┌──

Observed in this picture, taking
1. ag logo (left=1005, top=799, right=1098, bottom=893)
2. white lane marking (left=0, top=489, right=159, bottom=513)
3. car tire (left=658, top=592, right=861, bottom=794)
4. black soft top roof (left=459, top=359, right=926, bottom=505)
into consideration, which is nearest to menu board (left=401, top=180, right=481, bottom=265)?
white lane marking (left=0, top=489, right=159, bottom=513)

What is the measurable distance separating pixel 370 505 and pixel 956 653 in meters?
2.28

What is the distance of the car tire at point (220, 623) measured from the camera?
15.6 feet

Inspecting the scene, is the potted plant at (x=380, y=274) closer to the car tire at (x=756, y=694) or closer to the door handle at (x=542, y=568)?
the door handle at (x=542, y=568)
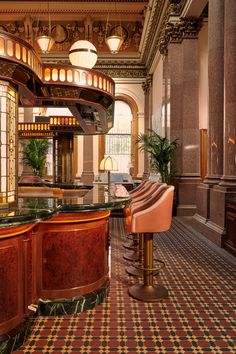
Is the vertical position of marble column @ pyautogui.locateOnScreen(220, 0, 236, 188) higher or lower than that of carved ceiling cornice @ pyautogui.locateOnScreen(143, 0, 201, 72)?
lower

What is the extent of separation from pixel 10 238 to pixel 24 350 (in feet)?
2.81

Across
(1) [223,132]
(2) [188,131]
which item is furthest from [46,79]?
(2) [188,131]

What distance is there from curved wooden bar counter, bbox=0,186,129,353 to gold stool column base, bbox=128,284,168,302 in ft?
1.01

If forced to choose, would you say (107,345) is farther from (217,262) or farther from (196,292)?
(217,262)

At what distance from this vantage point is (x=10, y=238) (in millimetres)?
2678

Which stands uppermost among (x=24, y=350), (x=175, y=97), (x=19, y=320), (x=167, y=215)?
(x=175, y=97)

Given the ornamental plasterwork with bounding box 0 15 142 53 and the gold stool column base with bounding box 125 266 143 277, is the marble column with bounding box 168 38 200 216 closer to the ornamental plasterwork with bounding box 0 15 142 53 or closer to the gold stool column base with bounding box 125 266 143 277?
the gold stool column base with bounding box 125 266 143 277

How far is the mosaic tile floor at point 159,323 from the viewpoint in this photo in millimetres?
2768

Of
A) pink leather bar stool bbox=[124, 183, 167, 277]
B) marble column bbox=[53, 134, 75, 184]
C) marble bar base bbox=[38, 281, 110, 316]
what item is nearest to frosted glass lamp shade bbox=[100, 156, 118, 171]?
pink leather bar stool bbox=[124, 183, 167, 277]

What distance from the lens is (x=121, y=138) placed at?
18172 mm

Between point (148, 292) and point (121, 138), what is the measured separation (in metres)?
14.7

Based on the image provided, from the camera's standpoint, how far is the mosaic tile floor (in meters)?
2.77

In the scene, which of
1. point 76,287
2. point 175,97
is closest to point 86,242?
point 76,287

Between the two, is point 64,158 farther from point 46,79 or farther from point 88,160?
point 88,160
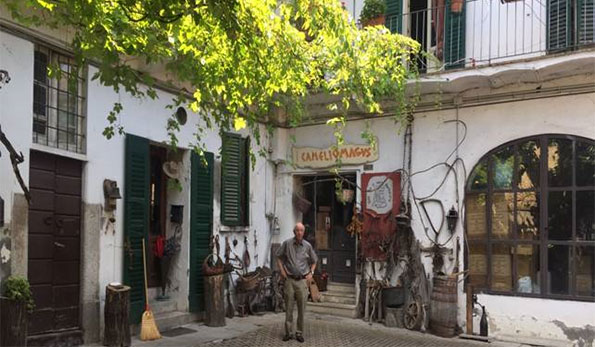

└──

Collect every line in the material above that contains the word "door". Case counts.

Inspecting the scene, is the potted plant at (x=380, y=274) closer to the car tire at (x=756, y=694) or closer to the door handle at (x=542, y=568)?
the door handle at (x=542, y=568)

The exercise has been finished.